◆ **What you have to do**:
Copy exactly, and only, the lines from the line containing "How far from the shooting" through the last line of the records below, both included.
***** Data lines
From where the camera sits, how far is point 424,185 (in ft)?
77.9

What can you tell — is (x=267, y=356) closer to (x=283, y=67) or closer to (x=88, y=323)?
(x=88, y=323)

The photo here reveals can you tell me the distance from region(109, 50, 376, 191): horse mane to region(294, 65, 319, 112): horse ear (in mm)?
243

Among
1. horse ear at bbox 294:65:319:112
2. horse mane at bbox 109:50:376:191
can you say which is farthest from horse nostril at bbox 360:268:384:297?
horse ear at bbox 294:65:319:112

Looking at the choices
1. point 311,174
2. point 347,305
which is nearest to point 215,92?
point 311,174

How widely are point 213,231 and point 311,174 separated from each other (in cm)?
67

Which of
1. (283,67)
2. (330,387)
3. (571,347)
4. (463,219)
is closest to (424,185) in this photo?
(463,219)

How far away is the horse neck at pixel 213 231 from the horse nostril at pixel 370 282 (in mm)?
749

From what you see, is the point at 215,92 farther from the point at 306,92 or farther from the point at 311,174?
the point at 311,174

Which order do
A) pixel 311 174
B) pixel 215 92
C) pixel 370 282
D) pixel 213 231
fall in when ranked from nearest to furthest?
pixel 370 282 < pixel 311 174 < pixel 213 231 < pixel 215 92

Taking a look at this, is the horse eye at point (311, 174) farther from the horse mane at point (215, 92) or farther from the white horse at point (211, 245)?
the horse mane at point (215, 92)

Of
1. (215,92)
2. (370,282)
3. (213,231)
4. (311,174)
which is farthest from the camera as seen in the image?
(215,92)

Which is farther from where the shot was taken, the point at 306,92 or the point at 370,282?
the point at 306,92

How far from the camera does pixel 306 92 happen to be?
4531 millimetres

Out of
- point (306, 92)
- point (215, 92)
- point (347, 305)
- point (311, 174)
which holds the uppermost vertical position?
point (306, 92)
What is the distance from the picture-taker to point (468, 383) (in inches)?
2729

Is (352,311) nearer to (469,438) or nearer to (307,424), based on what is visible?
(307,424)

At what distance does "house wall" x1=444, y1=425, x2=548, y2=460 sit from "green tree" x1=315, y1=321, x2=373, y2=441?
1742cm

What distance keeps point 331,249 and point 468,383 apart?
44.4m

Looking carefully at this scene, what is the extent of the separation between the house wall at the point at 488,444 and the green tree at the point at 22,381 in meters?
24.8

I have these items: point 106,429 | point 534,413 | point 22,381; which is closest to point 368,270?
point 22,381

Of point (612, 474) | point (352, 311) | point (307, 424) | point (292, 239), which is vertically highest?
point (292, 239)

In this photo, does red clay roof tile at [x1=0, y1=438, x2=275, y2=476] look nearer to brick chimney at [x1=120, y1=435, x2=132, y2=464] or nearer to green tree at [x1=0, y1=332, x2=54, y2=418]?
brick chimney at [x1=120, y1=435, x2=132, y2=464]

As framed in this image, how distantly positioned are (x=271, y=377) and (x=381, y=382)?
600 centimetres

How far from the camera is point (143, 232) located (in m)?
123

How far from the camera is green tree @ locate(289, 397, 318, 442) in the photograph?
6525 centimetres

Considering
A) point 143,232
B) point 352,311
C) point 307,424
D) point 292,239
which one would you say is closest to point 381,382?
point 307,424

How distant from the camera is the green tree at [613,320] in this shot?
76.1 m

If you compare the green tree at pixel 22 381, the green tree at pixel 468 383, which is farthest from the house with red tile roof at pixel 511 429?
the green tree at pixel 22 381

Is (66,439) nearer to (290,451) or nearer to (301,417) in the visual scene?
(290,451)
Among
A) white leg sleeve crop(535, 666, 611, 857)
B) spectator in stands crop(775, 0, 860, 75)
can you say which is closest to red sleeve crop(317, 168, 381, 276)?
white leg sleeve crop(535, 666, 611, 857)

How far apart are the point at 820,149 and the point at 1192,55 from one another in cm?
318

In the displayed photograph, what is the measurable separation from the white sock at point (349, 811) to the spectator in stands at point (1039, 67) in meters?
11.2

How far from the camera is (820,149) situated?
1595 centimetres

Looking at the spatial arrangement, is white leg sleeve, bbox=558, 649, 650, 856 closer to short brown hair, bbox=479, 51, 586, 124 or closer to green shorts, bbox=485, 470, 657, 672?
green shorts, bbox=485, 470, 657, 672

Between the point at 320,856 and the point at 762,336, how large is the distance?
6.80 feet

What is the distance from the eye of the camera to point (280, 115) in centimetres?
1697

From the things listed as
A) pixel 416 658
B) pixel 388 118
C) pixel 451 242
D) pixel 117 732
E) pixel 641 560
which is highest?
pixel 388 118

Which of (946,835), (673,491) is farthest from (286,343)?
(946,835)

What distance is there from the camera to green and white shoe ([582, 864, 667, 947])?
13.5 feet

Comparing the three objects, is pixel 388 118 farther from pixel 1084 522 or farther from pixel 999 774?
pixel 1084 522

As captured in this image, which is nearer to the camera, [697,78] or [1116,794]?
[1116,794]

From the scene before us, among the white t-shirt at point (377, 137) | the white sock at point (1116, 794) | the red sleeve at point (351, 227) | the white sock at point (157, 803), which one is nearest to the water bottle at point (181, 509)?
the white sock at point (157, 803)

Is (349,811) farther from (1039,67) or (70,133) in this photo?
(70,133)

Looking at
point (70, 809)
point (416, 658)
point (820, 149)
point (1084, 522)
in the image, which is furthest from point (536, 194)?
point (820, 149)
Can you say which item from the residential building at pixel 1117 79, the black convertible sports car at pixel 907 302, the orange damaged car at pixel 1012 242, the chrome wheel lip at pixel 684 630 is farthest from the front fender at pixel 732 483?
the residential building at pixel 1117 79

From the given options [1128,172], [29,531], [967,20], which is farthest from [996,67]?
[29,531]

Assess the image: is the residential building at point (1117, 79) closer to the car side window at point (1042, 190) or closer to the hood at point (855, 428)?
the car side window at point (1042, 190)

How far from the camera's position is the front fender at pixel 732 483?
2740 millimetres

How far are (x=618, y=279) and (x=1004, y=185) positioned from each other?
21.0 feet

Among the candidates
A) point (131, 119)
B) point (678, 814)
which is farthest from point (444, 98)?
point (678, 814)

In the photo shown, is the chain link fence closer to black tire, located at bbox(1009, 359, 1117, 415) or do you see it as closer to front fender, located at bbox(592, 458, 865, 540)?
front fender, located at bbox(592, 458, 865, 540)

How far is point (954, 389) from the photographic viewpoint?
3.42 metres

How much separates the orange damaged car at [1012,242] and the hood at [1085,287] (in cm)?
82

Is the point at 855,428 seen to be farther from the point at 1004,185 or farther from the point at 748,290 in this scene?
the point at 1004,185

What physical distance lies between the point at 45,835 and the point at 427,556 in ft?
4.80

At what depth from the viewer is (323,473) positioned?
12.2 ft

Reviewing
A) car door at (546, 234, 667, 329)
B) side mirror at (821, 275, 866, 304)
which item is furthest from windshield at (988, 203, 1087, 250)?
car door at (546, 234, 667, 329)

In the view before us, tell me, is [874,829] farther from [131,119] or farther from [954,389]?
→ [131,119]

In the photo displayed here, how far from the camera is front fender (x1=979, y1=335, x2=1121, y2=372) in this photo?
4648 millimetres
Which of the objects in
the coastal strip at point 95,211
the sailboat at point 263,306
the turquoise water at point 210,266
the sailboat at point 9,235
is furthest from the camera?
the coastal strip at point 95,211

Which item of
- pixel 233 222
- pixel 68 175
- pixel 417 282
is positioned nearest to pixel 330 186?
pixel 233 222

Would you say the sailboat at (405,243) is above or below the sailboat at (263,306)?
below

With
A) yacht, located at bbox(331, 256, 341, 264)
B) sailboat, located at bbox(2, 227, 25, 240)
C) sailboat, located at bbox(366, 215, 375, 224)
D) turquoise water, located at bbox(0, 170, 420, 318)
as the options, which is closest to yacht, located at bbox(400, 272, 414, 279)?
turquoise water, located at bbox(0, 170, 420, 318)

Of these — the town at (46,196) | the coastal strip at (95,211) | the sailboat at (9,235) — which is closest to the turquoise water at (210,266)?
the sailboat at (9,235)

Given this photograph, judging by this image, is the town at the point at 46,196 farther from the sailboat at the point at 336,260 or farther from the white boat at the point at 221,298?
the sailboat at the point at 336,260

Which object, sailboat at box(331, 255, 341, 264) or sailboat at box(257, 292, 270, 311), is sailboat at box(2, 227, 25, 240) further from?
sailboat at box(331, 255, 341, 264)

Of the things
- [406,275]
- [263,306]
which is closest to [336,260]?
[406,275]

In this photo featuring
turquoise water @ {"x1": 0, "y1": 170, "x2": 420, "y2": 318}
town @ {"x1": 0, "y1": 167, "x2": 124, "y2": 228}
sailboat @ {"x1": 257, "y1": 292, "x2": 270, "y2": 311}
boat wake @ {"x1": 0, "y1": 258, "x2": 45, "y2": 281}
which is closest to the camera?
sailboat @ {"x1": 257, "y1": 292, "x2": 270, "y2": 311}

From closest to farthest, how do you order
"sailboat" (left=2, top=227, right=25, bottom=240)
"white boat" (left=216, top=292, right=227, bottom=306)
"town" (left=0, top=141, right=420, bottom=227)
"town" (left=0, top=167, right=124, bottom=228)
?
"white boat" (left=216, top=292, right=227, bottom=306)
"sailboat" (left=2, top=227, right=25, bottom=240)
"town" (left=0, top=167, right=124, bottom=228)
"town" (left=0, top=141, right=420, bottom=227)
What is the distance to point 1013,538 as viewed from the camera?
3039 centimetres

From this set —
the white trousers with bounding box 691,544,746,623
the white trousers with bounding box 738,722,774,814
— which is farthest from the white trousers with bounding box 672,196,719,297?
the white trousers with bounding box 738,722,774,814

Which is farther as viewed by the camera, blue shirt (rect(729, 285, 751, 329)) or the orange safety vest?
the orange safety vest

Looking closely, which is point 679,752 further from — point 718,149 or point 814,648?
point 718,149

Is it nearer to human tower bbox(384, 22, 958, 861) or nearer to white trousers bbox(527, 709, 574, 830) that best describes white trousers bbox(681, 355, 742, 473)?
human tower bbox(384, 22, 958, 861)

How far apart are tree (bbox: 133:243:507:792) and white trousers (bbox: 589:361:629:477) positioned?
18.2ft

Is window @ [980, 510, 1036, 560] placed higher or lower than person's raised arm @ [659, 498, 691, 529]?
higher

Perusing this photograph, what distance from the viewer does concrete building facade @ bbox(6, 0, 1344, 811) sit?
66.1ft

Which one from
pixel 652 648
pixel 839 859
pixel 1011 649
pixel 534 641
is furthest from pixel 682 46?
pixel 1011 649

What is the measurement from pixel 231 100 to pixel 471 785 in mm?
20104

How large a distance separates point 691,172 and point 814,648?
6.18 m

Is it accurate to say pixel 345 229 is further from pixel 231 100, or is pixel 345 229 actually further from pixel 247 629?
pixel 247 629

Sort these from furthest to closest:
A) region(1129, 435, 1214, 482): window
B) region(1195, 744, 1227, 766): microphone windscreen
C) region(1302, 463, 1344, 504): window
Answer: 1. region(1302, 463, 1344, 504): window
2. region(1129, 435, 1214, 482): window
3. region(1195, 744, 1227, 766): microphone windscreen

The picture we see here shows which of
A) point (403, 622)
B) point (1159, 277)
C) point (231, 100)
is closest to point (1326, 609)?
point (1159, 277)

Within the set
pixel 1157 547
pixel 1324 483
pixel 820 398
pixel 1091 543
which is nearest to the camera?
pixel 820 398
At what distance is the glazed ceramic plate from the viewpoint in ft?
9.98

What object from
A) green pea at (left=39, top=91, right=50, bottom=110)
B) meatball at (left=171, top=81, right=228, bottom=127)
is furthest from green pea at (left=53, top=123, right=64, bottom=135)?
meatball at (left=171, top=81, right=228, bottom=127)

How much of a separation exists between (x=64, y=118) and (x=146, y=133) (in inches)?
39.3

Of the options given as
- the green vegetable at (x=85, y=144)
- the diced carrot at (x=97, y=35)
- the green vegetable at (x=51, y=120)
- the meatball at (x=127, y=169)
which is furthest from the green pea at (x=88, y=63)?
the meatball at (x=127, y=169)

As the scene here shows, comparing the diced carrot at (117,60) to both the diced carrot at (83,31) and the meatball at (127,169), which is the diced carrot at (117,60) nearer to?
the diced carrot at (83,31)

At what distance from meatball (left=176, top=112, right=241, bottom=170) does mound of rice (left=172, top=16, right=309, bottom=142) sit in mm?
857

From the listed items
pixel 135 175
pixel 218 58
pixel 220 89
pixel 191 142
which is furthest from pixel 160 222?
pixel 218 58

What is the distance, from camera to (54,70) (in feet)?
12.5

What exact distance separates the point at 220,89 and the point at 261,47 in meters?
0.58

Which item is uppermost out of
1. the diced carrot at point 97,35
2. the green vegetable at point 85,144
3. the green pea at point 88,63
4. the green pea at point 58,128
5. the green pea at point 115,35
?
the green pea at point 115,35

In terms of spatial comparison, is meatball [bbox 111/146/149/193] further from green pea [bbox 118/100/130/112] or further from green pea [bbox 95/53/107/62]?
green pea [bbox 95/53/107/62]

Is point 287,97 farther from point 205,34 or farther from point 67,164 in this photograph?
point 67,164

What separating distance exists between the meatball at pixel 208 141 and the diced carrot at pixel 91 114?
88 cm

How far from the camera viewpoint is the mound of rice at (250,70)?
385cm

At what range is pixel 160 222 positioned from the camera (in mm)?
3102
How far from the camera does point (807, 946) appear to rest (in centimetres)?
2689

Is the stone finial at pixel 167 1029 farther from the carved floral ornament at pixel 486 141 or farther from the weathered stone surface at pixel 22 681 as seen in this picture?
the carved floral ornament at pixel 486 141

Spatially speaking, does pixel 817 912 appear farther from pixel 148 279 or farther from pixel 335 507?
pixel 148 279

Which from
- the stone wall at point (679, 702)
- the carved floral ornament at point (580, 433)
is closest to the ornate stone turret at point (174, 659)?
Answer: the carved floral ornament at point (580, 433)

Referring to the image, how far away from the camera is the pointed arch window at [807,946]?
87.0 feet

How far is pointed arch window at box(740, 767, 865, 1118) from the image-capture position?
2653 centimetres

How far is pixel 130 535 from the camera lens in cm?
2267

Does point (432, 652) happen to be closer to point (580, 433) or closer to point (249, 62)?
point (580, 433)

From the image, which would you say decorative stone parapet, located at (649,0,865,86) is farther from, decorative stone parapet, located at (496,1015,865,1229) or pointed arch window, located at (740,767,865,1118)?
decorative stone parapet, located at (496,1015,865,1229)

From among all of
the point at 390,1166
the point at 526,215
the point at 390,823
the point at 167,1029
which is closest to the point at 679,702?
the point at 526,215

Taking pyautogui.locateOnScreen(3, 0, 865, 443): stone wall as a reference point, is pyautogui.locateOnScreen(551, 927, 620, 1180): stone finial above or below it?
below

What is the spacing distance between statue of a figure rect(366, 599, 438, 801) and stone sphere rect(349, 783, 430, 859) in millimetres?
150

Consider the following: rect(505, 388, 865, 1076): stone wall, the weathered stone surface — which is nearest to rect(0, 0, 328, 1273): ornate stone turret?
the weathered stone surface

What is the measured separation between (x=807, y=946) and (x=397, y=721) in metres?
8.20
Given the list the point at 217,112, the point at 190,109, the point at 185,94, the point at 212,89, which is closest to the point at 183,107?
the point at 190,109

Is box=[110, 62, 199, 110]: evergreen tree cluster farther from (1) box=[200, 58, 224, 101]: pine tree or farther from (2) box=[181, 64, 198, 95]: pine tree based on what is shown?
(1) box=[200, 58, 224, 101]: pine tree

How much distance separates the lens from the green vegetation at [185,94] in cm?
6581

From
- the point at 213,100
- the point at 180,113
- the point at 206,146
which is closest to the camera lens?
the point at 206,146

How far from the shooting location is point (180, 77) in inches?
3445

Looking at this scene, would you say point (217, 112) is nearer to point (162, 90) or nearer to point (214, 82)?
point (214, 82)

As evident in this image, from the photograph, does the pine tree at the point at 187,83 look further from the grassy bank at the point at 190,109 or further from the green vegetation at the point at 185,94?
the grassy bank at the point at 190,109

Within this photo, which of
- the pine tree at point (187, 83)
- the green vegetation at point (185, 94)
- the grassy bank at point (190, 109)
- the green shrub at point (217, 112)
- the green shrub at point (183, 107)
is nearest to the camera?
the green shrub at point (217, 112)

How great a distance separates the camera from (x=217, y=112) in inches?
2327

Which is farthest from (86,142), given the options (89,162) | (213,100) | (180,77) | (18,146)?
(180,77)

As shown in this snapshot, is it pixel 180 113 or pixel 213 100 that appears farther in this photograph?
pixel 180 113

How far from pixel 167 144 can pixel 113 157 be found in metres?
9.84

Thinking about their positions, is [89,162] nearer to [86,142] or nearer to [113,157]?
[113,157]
**********
◆ **Output below**:
How far from the shooting location is point (180, 77) in inches?
3445

Looking at this scene, would you say point (217, 112) is nearer to point (162, 90) or nearer to point (214, 82)?
point (214, 82)

As evident in this image, from the photograph, does the pine tree at the point at 187,83 look further from the grassy bank at the point at 190,109 or further from the green vegetation at the point at 185,94?
the grassy bank at the point at 190,109

Within this photo, which of
- the pine tree at point (187, 83)
- the green vegetation at point (185, 94)
- the grassy bank at point (190, 109)
- the green shrub at point (217, 112)
- the green shrub at point (183, 107)
is nearest to the camera?
the green shrub at point (217, 112)

How great a distance separates the camera from (x=217, y=112) in inches?
2327

Which is farthest from (86,142), given the options (89,162) | (213,100) | (180,77) | (18,146)?
(180,77)

As shown in this snapshot, is it pixel 180 113 or pixel 213 100 that appears farther in this photograph?
pixel 180 113

How far from pixel 167 144 can pixel 113 157 be found in metres?
9.84

Thinking about their positions, is [89,162] nearer to [86,142] or nearer to [113,157]?
[113,157]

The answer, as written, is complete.